Not long after, when the family had moved into a smaller apartment on the outskirts of Sarasota, Fla., Long says he learned his father had succumbed to the same drug addiction that his mother had fallen prey to years before.
That was one of two turning points for Michael.
“I think that’s when I stopped believing in opportunity. I think that’s when I lost hope,” Long says.
Long says that’s when he stopped “playing by the rules,” and spent much of his youth moving in and out of juvenile detention centers and getting into fights. “When you don’t have hope, you’re willing to do just about anything,” Long says.
And that’s what he did.
In 2007, Long dropped out of high school as a sophomore. Although he returned a few months later, the time still had a significant impact, he says. He broke into people’s homes, stole their property and even began selling drugs.
The second turning point came when a group of men broke into the apartment Long says he paid for with drug money and severely beat him while he was at home with a broken ankle.
“One of them had a hammer and the rest had guns,” Long says. “The guns went straight to my head and the hammer went straight to my broken ankle.”

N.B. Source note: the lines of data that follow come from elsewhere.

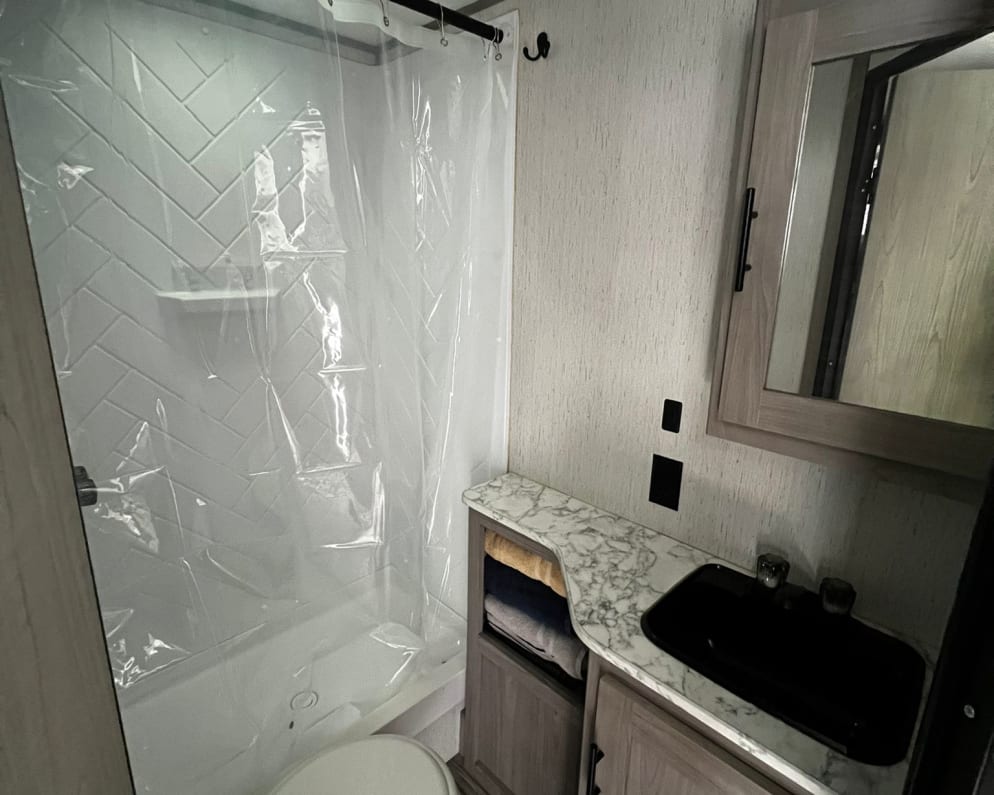 2022 Dutchmen Coleman Lantern Travel Trailer for rent in Abita Springs Louisiana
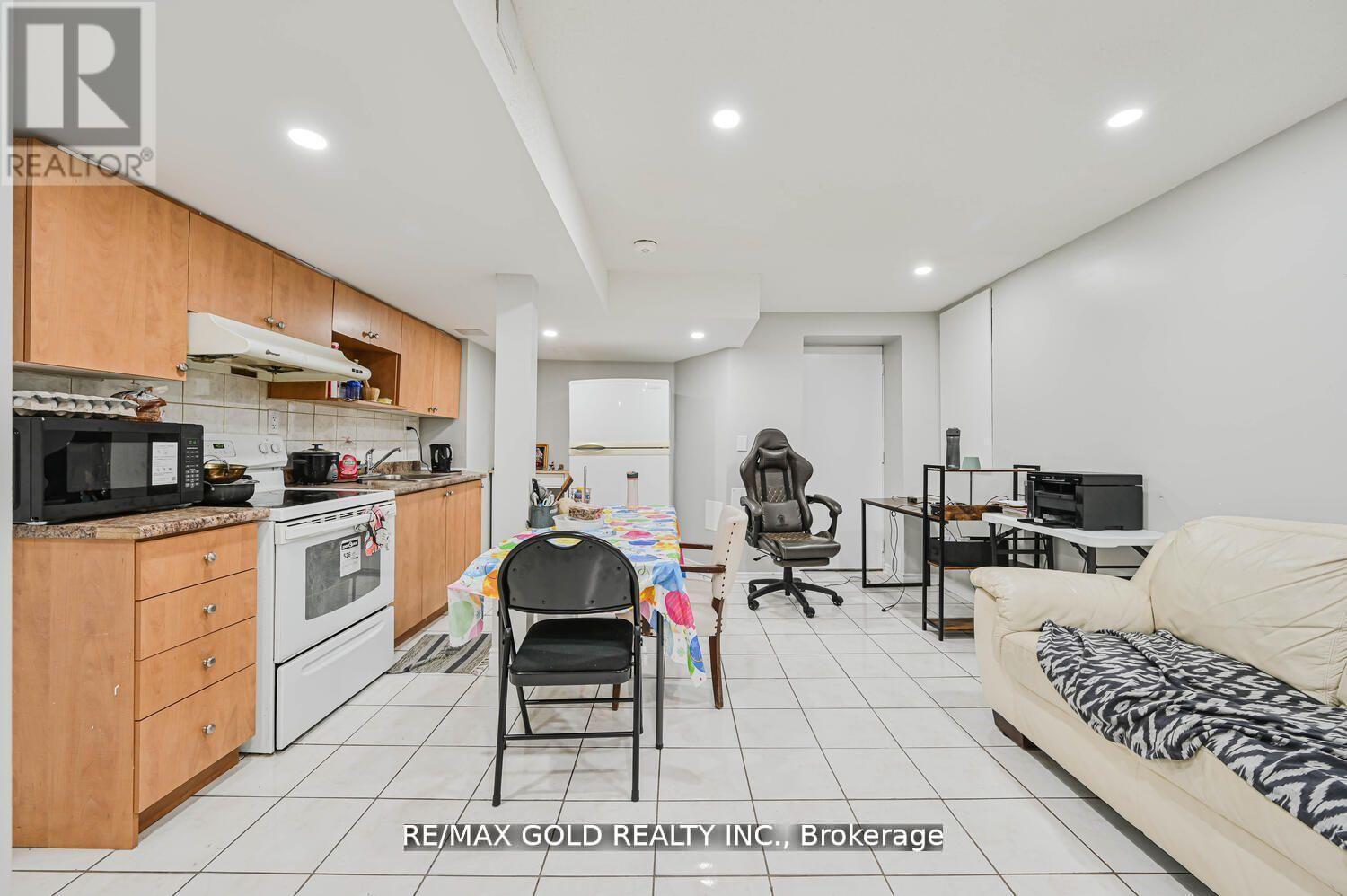 44 Ribbon Drive, Brampton, Ontario  L6R 2C5 - Photo 34 - W12443670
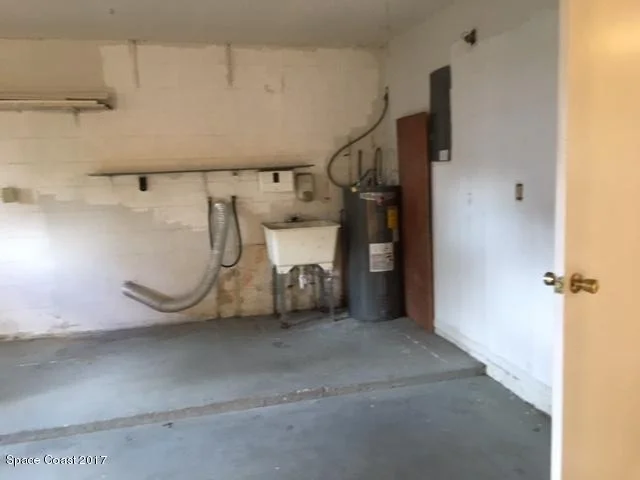 Photo of 6460 Manila Drive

“That moment, as painful as it was, made me hopeful again. How strange is that?” Long added.
Lucky to be alive, Long says he decided to get his life back in order. He returned to school and brought his GPA up from a 0.6 to a 4.1 by the time he graduated.
While a student at the New College of Florida, Long served as student body president for two years and represented more than 300,000 students in the state while serving on the Florida Board of Governors, which directs the State University System. Soon to be a college graduate, Long says he plans to use the prestigious Truman Scholarship he won in April to attend graduate school in the future.
“I was lucky,” Long says. “I … did all kinds of crazy things I never, ever, ever thought that I would be doing. But it was because I had that second chance. It was because in that moment of really just pure despair, I found hope.”
The kinds of obstacles Long and his family faced – unemployment, crime rates, poverty and education – vary widely across the country.
In Sarasota, Fla., for example, where Long grew up, the unemployment rate decreased from nearly 10.7 percent in 2011 to 6.8 percent in 2013. But in that same time, the mean household income decreased by more than $2,000, the poverty rate increased by 1.2 percent, and the number of high school freshmen who graduate on time dropped by about 10 percent, to 70.7 percent.
Compare that to an area like Nelson, N.D., and you’ll see a much different picture. Although the unemployment rate in that county increased by 2 percent, to 5.9 percent in 2013, the mean household income increased by nearly $4,000; poverty dropped from almost 9 percent in 2011 to 0 percent in 2013; almost 90 percent of children ages 3 and 4 are enrolled in preschool; and about 91 percent of high school freshmen graduate in four years.
In Sarasota, nearly 15 percent of youth between the ages of 16 and 24 aren’t working, while in Nelson, only 5.5 percent fall into that category. Additionally, violent crime is nearly four times as frequent in Sarasota as it is in Nelson, according to the Opportunity Index.
“Youth disconnection is too big a problem for kids to solve alone,” said Sarah Burd-Sharps, co-director of Measure of America, a project that measures well-being and opportunity in the nation. “Talking about giving them a job or an internship is very important, but it’s very clear that they come from communities where there is disconnection on every level, where challenges are really great.”
Burd-Sharps said in a panel discussion Tuesday that many of the communities with high numbers of youth neither in school nor working were also disconnected a decade ago.
“We have to look at this issue in a bigger understanding,” Burd-Sharps said. “There are places that need more than just finding a match between a kid and a private sector opportunity.”